Given the scale of ruling class attacks, it's not surprising that  there are daily protests across the country. One commemoration needs to be remembered. On Friday, August 6 the seventieth anniversary of  the bombing of Hiroshima, in the last days of World War Two, was marked by a quiet candlelit procession past the Yininmadyemi memorial to Aboriginal servicemen and women, and the Sydney War Memorial.

Dennis Doherty of the Hiroshima Day Committee spoke eloquently about Hiroshima, and the current situation. “The US is coordinating and cooperating with the most bellicose elements of the Japanese Government... Australia needs an independent foreign policy not one tied to a  tripartite agreement between Japan, the US and Australia. 

“We do not need to be part of the Five Eyes spying arrangement that sees us have bad relations with our neighbours,” he said. “We do not need the almost 50 US bases on our soil or US marines in Darwin, with more bases to come.

“In Australia we can't find six years of Gonski education funding, but we can have $16 billion set aside for F35 fighter planes. We cannot have Australian coastal shipping with Australian jobs, but we can have twelve submarines at a cost of $25 billion.

“Australia is outspending the combined US, Britain and France in celebrations of World War One. What can that be about if not to soften up Australian opinion for the next war and the present exorbitant spending on the military?

“We say wars and the preparations for wars rob our people,” Mr Doherty continued.

As the Sydney Hiroshima Day Committee states of the twin bombings of Hiroshima and Nagasaki, “Common in modern warfare, innocent civilians bore the brunt of the devastating blasts.”

Just one bomb, killed 80,000 people and utterly destroyed five square miles of Hiroshima. 

This year 100 voices, subdued and solemn, repeated “Hiroshima, never again.”

# DATA SHOWN:
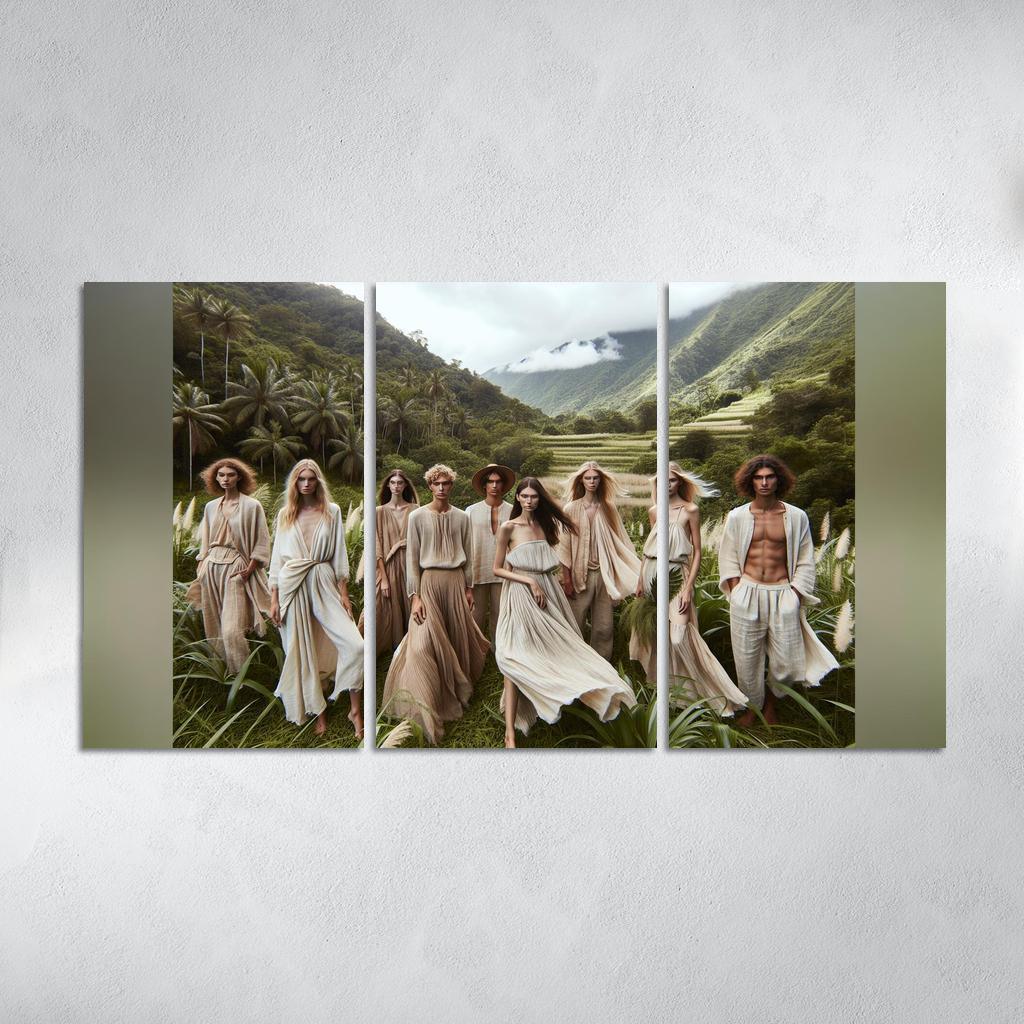 Natural Textures Embracing Imperfection 3 Piece HD Canvas Wall Art-Original Frame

# TO DO:
Answer these questions on the Hiroshima anniversary report, one a line:
1. On what day and date was the seventieth anniversary marked?
2. What sum does Mr Doherty say is set aside for F35 fighter planes?
3. How many voices repeated "Hiroshima, never again"?
Please answer from the Hiroshima anniversary report only, leaving the data aside.

# OUTPUT FOR THIS EXERCISE:
1. Friday, August 6
2. $16 billion
3. 100